=== Records for this exercise ===

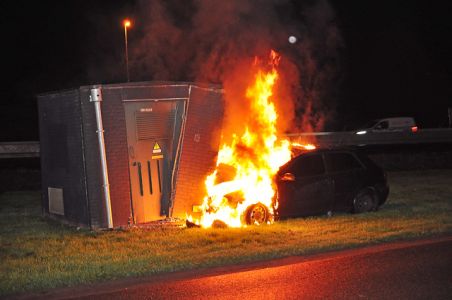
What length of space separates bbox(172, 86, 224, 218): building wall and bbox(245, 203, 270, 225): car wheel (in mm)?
1439

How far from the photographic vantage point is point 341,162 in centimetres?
1328

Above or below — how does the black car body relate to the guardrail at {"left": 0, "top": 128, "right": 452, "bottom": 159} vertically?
below

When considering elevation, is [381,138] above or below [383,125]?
below

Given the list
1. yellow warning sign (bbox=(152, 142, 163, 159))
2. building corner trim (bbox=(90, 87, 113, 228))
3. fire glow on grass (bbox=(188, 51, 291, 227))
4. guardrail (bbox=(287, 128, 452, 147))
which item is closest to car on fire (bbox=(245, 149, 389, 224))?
fire glow on grass (bbox=(188, 51, 291, 227))

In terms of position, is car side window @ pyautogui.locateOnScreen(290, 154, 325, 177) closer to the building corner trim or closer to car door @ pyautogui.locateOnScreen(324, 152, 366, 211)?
car door @ pyautogui.locateOnScreen(324, 152, 366, 211)

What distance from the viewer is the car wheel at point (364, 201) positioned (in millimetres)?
13227

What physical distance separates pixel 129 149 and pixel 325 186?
12.8 ft

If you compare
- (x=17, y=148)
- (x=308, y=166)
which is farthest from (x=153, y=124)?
(x=17, y=148)

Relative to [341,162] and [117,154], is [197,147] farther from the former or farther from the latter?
[341,162]

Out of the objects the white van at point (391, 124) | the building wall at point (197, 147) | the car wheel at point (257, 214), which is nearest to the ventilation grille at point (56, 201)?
the building wall at point (197, 147)

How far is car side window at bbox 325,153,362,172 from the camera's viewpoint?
1309cm

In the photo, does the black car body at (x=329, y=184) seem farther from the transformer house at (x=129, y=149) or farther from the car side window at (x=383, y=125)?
the car side window at (x=383, y=125)

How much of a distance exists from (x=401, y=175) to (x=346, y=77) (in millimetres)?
25469

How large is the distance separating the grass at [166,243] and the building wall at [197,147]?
115 centimetres
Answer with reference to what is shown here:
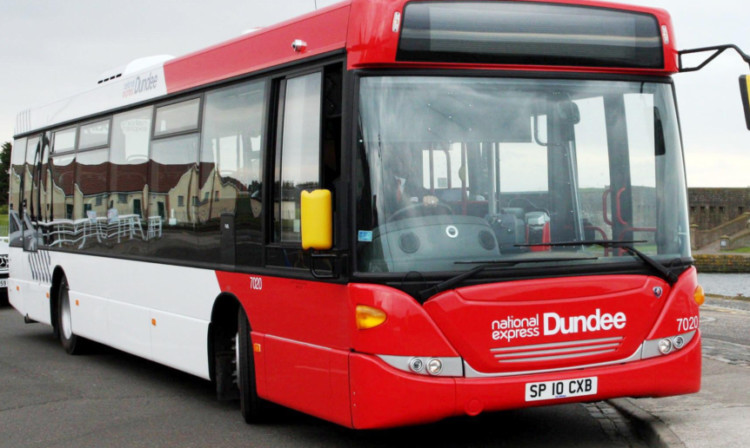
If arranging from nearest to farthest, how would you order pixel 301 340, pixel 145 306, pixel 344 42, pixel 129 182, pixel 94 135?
pixel 344 42 → pixel 301 340 → pixel 145 306 → pixel 129 182 → pixel 94 135

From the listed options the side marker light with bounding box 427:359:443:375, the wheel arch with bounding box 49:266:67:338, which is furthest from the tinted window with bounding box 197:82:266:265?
the wheel arch with bounding box 49:266:67:338

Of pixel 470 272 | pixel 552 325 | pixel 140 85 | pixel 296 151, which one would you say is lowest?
pixel 552 325

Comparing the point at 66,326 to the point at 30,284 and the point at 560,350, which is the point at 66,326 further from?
the point at 560,350

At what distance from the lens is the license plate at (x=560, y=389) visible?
709 centimetres

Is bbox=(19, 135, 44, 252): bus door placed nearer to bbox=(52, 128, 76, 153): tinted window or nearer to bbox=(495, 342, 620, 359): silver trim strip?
bbox=(52, 128, 76, 153): tinted window

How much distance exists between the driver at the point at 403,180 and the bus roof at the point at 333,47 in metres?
0.57

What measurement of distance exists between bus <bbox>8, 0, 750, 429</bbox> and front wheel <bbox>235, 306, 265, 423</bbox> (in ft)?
0.60

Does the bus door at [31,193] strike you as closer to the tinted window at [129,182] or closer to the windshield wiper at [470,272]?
the tinted window at [129,182]

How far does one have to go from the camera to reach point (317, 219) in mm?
7004

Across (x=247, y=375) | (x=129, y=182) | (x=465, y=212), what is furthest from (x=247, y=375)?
(x=129, y=182)

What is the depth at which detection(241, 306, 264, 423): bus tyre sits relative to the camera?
880 centimetres

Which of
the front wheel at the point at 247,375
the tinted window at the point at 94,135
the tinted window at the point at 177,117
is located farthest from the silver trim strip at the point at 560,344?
the tinted window at the point at 94,135

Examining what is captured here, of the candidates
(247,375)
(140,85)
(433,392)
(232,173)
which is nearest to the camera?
(433,392)

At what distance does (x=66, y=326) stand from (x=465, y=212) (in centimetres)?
835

===

Aim of the exercise =
Turn the rows above into a JSON list of strings, one string per line, skipping blank lines and leaving out the pictures.

Output =
[
  "What length of space separates bbox(172, 86, 224, 218): building wall and bbox(245, 203, 270, 225): car wheel (in mm)?",
  "1439",
  "How far from the photographic vantage point is point 341,162 in centimetres?",
  "1328",
  "Above or below — how does the black car body relate to the guardrail at {\"left\": 0, \"top\": 128, \"right\": 452, \"bottom\": 159} vertically?",
  "below",
  "When considering elevation, is [381,138] above or below [383,125]?",
  "below",
  "Given the list",
  "1. yellow warning sign (bbox=(152, 142, 163, 159))",
  "2. building corner trim (bbox=(90, 87, 113, 228))",
  "3. fire glow on grass (bbox=(188, 51, 291, 227))",
  "4. guardrail (bbox=(287, 128, 452, 147))",
  "which item is closest to car on fire (bbox=(245, 149, 389, 224))?",
  "fire glow on grass (bbox=(188, 51, 291, 227))",
  "In terms of position, is car side window @ pyautogui.locateOnScreen(290, 154, 325, 177) closer to the building corner trim or closer to car door @ pyautogui.locateOnScreen(324, 152, 366, 211)?",
  "car door @ pyautogui.locateOnScreen(324, 152, 366, 211)",
  "What distance from the viewer is the car wheel at point (364, 201) positioned (in millimetres)?",
  "13227",
  "What physical distance separates pixel 129 149 and pixel 325 186?",
  "12.8 ft",
  "If you compare",
  "- (x=17, y=148)",
  "- (x=308, y=166)",
  "which is farthest from (x=153, y=124)?",
  "(x=17, y=148)",
  "Relative to [341,162] and [117,154], is [197,147] farther from the former or farther from the latter?",
  "[341,162]",
  "Out of the objects the white van at point (391, 124) | the building wall at point (197, 147) | the car wheel at point (257, 214), which is nearest to the ventilation grille at point (56, 201)?",
  "the building wall at point (197, 147)",
  "How far is car side window at bbox 325,153,362,172 from the camera's viewpoint?",
  "1309cm",
  "In the photo, does the black car body at (x=329, y=184) seem farther from the transformer house at (x=129, y=149) or farther from the car side window at (x=383, y=125)?",
  "the car side window at (x=383, y=125)",
  "How much of a distance exists from (x=401, y=175) to (x=346, y=77) (in millimetres)?",
  "25469",
  "How large is the distance separating the grass at [166,243] and the building wall at [197,147]?",
  "115 centimetres",
  "Answer with reference to what is shown here:",
  "If arranging from nearest to farthest, how would you order pixel 301 340, pixel 145 306, pixel 344 42, pixel 129 182, pixel 94 135?",
  "pixel 344 42 → pixel 301 340 → pixel 145 306 → pixel 129 182 → pixel 94 135",
  "From the listed options the side marker light with bounding box 427:359:443:375, the wheel arch with bounding box 49:266:67:338, which is furthest from the tinted window with bounding box 197:82:266:265?",
  "the wheel arch with bounding box 49:266:67:338",
  "Of pixel 470 272 | pixel 552 325 | pixel 140 85 | pixel 296 151, which one would you say is lowest?",
  "pixel 552 325",
  "Comparing the point at 66,326 to the point at 30,284 and the point at 560,350, which is the point at 66,326 further from?",
  "the point at 560,350",
  "At what distance from the lens is the license plate at (x=560, y=389) visible?",
  "709 centimetres",
  "Is bbox=(19, 135, 44, 252): bus door placed nearer to bbox=(52, 128, 76, 153): tinted window or nearer to bbox=(495, 342, 620, 359): silver trim strip?",
  "bbox=(52, 128, 76, 153): tinted window",
  "How much distance exists between the driver at the point at 403,180 and the bus roof at the point at 333,47 in metres?",
  "0.57",
  "What measurement of distance exists between bus <bbox>8, 0, 750, 429</bbox> and front wheel <bbox>235, 306, 265, 423</bbox> (in ft)?",
  "0.60",
  "Does the bus door at [31,193] strike you as closer to the tinted window at [129,182] or closer to the windshield wiper at [470,272]?",
  "the tinted window at [129,182]",
  "How far does one have to go from the camera to reach point (317, 219) in mm?",
  "7004",
  "Across (x=247, y=375) | (x=129, y=182) | (x=465, y=212), what is furthest from (x=247, y=375)?",
  "(x=129, y=182)",
  "What is the depth at which detection(241, 306, 264, 423): bus tyre sits relative to the camera?",
  "880 centimetres",
  "Which of",
  "the front wheel at the point at 247,375",
  "the tinted window at the point at 94,135",
  "the tinted window at the point at 177,117",
  "is located farthest from the silver trim strip at the point at 560,344?",
  "the tinted window at the point at 94,135",
  "Examining what is captured here, of the candidates",
  "(247,375)",
  "(140,85)",
  "(433,392)",
  "(232,173)",
  "which is nearest to the camera?",
  "(433,392)",
  "At what distance does (x=66, y=326) stand from (x=465, y=212) (in centimetres)?",
  "835"
]